-- Opening Marker --

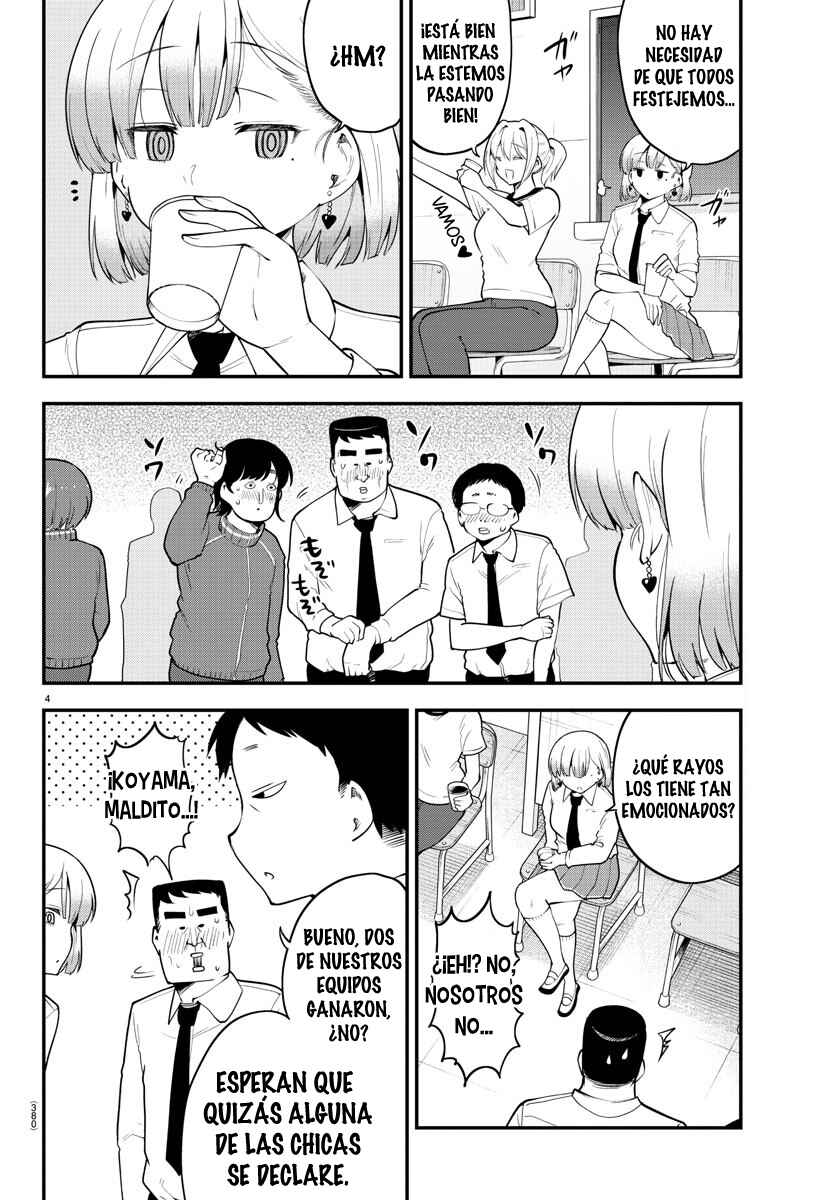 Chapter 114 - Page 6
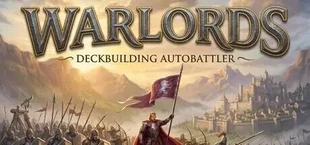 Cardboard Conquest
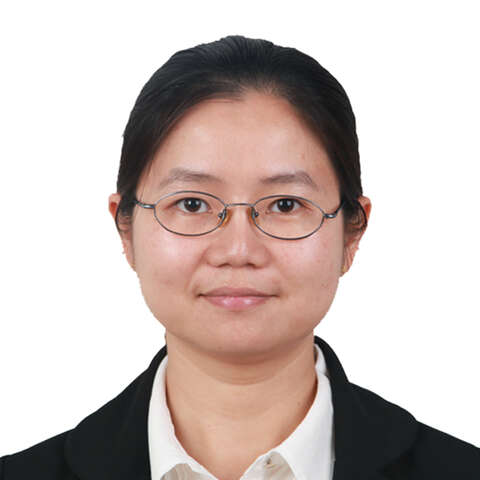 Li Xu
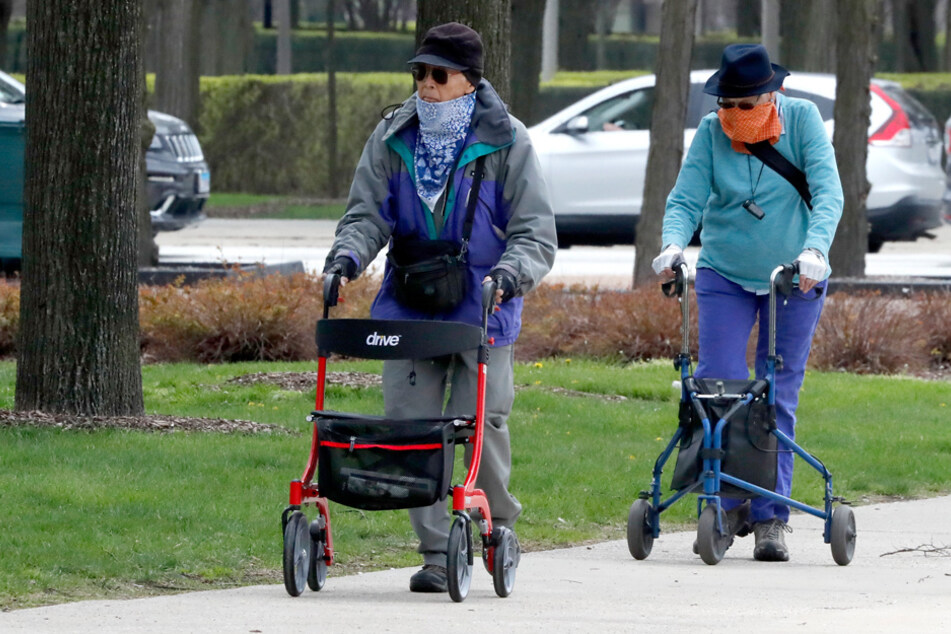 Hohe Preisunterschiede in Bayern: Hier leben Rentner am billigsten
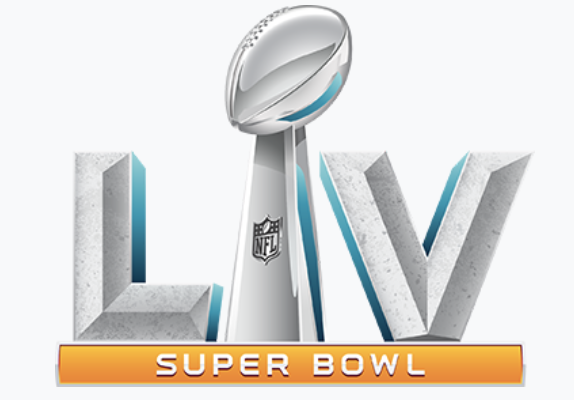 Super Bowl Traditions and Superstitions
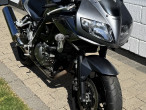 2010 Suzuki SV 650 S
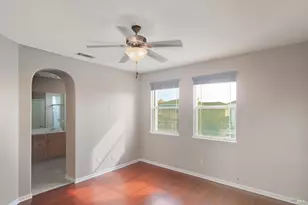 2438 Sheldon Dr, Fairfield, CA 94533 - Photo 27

-- Closing Marker --

▶ _EXERCISE BRIEF_
All that the answer may contain is the exact text of the lines from the one with "Super Bowl Traditions and Superstitions" through the last line of the material, pictures excluded.

▶ _EXERCISE ANSWER_
 Super Bowl Traditions and Superstitions
 2010 Suzuki SV 650 S
 2438 Sheldon Dr, Fairfield, CA 94533 - Photo 27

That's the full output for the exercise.